Instantly, he was looking through a window made of time. He saw himself in that room, just a child as he looked down the barrel of a loaded revolver, his father’s finger on the trigger, his mother’s body, bloody and broken, lifeless in the doorway. He couldn’t move, couldn’t breathe as he watched his father’s thumb cock the hammer. His breath choked him as he heard the clicks of the gun. A scream tore itself from his throat as the chambers rotated and that hammer fell—and, as abruptly as it started, the memory was gone. Replaced with the happy lie he had observed moments before. Sweat covered his being, it soaked into his clothes and plastered his hair to his face. His grip on the gas cans tightened, and, in that moment, he knew… he knew he couldn’t let those kids go through that same betrayal.

So on he lumbered, and below him the city was alive; ants scurried without purpose beneath incandescent suns, and great mechanized scarabs shuffled about in an endless dance. Their mechanical clicks and whirs and horns clashed with the ants’ organic cries, and created a cacophony of energy, a capitalistic orchestra conducted by daemons inside translucent monoliths of steel and mirrored glass. As he traversed one of the fire escape’s landings, two cries gained clarity above the rest. Shouting from the apartment next to him. He paused a moment to listen…
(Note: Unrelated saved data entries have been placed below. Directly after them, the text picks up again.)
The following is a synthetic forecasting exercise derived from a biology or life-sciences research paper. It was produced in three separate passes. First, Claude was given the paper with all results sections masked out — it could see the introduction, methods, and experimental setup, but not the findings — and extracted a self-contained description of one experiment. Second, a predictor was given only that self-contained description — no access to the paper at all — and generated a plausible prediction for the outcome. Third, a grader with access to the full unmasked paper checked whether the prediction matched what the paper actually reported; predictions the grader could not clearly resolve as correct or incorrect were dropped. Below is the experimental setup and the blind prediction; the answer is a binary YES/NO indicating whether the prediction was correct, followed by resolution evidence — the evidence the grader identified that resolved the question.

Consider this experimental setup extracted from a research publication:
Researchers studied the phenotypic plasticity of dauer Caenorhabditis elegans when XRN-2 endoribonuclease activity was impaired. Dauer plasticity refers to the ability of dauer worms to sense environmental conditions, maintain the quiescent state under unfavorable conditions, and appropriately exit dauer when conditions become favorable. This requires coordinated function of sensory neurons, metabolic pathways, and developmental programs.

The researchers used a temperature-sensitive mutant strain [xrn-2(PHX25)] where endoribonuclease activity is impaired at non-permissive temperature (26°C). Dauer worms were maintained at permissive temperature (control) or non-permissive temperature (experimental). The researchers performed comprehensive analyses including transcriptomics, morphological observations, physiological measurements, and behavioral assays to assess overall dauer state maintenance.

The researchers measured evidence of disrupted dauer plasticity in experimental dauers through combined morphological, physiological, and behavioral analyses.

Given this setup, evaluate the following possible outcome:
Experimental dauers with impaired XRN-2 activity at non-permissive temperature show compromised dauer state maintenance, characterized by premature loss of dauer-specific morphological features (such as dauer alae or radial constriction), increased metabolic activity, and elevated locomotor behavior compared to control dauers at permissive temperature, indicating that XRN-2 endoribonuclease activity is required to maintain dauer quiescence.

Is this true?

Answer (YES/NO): NO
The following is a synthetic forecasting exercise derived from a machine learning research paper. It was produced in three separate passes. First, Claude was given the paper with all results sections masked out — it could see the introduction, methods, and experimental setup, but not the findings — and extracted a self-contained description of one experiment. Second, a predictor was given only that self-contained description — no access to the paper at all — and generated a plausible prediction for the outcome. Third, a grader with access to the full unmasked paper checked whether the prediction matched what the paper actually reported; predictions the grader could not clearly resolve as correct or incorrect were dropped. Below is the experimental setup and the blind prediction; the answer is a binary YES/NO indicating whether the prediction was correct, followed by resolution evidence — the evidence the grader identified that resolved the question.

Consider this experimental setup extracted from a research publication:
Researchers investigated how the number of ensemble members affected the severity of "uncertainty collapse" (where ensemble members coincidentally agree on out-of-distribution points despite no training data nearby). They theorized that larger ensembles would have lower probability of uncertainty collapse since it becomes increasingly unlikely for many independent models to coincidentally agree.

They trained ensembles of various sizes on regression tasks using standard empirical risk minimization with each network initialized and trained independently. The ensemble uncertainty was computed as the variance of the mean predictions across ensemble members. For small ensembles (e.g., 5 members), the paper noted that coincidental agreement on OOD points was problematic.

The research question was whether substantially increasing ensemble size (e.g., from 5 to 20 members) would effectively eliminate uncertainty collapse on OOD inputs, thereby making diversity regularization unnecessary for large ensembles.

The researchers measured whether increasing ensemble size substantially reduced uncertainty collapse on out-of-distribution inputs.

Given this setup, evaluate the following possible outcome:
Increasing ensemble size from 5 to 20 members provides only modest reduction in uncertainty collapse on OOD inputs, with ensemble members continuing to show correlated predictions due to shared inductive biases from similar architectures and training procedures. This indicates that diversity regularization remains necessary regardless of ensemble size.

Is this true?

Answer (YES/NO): YES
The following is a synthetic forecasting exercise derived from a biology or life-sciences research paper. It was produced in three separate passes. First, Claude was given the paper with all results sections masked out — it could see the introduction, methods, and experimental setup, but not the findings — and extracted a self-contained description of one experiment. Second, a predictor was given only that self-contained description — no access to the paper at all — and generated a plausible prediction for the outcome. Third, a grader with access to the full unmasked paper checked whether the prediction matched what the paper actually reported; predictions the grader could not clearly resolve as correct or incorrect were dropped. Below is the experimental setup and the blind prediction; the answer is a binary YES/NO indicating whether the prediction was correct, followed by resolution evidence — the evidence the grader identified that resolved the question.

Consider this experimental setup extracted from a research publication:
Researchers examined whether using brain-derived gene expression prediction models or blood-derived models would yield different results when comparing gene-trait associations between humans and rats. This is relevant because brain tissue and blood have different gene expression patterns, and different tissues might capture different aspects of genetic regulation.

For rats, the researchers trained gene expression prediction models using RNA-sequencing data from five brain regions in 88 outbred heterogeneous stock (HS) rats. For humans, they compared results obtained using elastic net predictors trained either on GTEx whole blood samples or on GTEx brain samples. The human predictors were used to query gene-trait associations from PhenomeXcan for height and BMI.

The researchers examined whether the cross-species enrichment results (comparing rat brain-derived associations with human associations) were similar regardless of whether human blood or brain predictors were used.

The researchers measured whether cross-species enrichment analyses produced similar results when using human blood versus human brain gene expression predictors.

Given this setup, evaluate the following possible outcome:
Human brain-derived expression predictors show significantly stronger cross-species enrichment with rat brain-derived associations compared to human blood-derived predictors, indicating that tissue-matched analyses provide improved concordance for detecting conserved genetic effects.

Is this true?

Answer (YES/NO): NO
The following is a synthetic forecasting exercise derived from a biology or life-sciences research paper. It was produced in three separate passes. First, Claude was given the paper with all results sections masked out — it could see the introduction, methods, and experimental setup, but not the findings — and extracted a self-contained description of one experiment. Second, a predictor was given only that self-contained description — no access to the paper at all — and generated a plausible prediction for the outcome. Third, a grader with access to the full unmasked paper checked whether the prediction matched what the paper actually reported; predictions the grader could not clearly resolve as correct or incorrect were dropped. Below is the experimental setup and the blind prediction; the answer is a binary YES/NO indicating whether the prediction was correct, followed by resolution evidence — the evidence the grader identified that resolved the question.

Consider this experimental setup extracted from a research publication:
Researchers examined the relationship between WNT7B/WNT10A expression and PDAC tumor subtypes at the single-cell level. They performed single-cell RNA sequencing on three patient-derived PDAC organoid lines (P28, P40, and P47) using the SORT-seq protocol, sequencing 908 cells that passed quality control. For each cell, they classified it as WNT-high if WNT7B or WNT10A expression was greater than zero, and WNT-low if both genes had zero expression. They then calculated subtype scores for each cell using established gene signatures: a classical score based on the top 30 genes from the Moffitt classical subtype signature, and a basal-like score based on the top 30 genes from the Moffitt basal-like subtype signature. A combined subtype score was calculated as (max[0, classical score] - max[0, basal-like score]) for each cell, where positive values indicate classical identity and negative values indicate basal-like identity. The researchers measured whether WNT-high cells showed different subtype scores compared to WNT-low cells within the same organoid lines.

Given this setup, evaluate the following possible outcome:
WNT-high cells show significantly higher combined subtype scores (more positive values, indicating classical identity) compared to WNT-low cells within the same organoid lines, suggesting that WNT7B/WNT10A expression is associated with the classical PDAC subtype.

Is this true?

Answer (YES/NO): NO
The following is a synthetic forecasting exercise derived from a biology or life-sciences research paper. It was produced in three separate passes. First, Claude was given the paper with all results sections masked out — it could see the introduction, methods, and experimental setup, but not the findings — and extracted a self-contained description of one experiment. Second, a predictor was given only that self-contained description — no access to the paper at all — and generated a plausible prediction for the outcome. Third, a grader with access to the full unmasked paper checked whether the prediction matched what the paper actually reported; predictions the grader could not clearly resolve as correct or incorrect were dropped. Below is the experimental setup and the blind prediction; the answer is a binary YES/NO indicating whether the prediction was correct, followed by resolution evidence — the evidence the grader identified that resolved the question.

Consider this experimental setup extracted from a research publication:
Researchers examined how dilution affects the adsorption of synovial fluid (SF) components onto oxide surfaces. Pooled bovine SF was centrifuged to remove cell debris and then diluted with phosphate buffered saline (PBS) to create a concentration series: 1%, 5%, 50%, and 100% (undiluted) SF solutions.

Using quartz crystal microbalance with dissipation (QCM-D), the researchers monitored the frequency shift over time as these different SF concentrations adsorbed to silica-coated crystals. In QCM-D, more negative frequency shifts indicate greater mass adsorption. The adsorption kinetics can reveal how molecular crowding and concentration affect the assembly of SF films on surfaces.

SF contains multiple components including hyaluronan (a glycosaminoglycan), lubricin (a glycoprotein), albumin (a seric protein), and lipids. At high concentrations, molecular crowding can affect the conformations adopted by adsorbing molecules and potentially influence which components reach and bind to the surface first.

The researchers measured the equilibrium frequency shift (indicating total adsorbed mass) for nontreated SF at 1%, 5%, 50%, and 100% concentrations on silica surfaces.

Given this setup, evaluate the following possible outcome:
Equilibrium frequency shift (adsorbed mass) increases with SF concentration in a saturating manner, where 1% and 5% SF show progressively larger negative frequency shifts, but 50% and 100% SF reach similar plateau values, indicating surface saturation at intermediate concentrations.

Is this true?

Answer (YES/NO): YES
“Are you really gonna start this shit with the dishes again?” a man shouted.

“I just want you to do them for once! For once in your miserable life, Jerry!” a woman roared back.

“Well, maybe my life wouldn’t be so miserable if I wasn’t married to such a stupid, frigid bitch!” he returned.

“My mother was right! I should’ve just married David when I had the chance! Then I wouldn’t be stuck in this shithole with you!”

In the midst of the yelling a compulsion gripped him, and though he tried, he could not resist as he gazed into the apartment. As his eyes gravitated between the curtains he was again transported into memory and saw his parents, his father towered over his mother as she cowered beneath his massive frame.

“What the fuck did you just say to me?” his father bellowed. “What did you just say, you stupid bitch?”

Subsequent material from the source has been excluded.